TASKS FOR THIS EXERCISE:
(a) In the passage on multimodal spectral imaging, which level of data fusion do multiblock modelling techniques belong to?
(b) Please continue the passage on multimodal spectral imaging, starting right after its last sentence.

EXTRACT PROVIDED:
----------------------------------------

Optical spectral measurements are indirect techniques which require prior calibration to be used as prediction tools. In a single model sensing scenario, often multivariate calibration techniques such as partial least squares (PLS) regression15,16 are used. In multimodal sensing, there is also a necessity to perform a prior calibration modelling to link the multimodal spectral responses to the property of interest to be predicted. Considering multimodal data within the context of a data fusion framework. The fusion of multimodal information can be performed on three different levels, i.e., low, mid, and high. 17 However, in the domain of chemometrics there are dedicated data modelling approaches for multimodal data.18,19 The techniques are known as multiblock modelling techniques which can be considered as a mid-level data fusion technique as they consider the information extraction and fusion in the same step of model building. For spectral data, the most common multiblock techniques are the multiblock extensions of PLS techniques20,21 allowing to extract complementary latent spaces from multimodal data relevant for explaining the property of interest. Furthermore, to gain further insights into the role of key spectral bands, multiblock variables selection techniques can be used.22–25 Such techniques allow the selection of complementary variables while maintaining the predictive performance of the model. This study will demonstrate both the latent space multiblock modelling as well as multiblock variable selection to fuse multimodal HSI information.
In this study, a novel case of multimodal HSI is presented where two different cameras working in the complementary spectral range were integrated into a fully standalone system for spectral imaging. Furthermore, a comparative analysis of different multiblock predictive modelling approaches for fusing data from these two complementary spectral cameras is examined. Both multiblock latent space as well as multiblock variable selection approaches were used to identify key variables of interest. The HSI multiblock analysis results were compared to the analysis carried out on individual data blocks. The prediction of soluble solids content in grape was used to demonstrate the application.

----------------------------------------

RECORDED DATA:
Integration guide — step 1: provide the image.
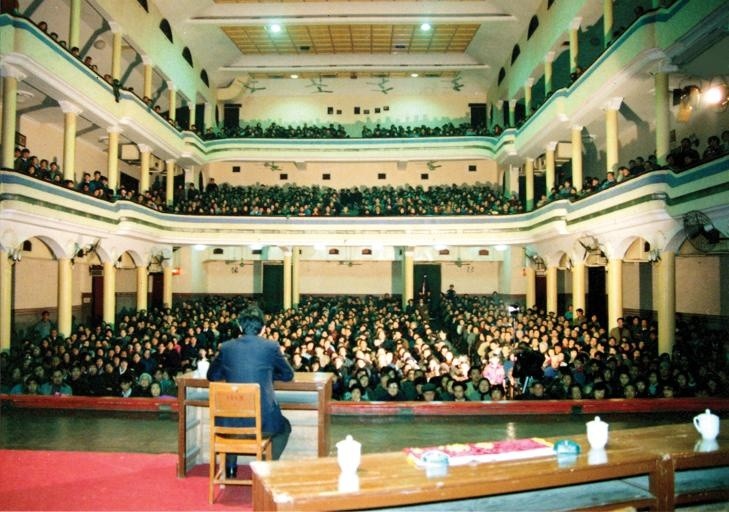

----------------------------------------

ANSWERS FOR THE EXERCISE:
(a) They are considered a mid-level data fusion technique.

(b)
Material and methods
Multimodal hyperspectral imaging setup and data acquisition
The multimodal HSI system developed in this study is the direct extension of a recently developed All-in-One spectral imaging setup.
26
In an earlier system, there was only one VNIR spectral camera (FX10, Specim, Finland) available for image acquisition. The camera mounting module and the associated lighting module was modified to capture images from two spectral cameras simultaneously. In Figure 1, the All-in-One spectral imaging module with a dual camera mount is shown. The second camera was a SWIR camera (FX17, Specim, Finland). It was found that mounting the cameras head to head was the best option to gain the maximum scan area in the cabinet. Six extra halogen lamps (25 W each) were mounted to illuminate the field of view for the new camera imaging system. The software to control the setup was also modified to acquire the simultaneous images from the new camera. Since the FX17 camera was also a GigE camera, it was directly controlled by the GigE image acquisition toolbox in MATLAB. The image acquisition was performed line by line with both cameras simultaneously. Both cameras used a 38 degree field of view (FOV) lens. Note that the setup has a linear translation stage on which both the cameras and the lights are mounted. During typical image acquisition the camera and light source moved to acquire the whole field of view line by line. The setup was standardised for optimal speed of the translation stage, number of frames to acquire, and optimal exposure times for both cameras to avoid any missed frame or FOV by play and adjust approach. Since, the system always has a fixed distance to sample and to travel, once the optimal translation speed, number of frames, and exposure times were optimised, they were set as default. The default translation speed was 30 mm/s. The number of frames were 872. The exposure time for the FX10 and FX17 were 27 and 17 m/s, respectively. The ASI setup with dual cameras. The two cameras (Specim FX10 and FX17) were mounted head-to-head.
For this study, the developed multimodal system was tested to acquire images of grapes purchased from a local supermarket (Albert Heijn, Ede, The Netherlands). A total of 200 black grapes were measured with the multimodal device capturing images from both the FX10 and FX17 cameras. After imaging, the soluble solids content (SSC) was measured for each fruit. SSC of extracted grape juice was determined using a handheld refractometer (HI 96801, Hanna Instruments Inc, Woonsocket, RI, USA).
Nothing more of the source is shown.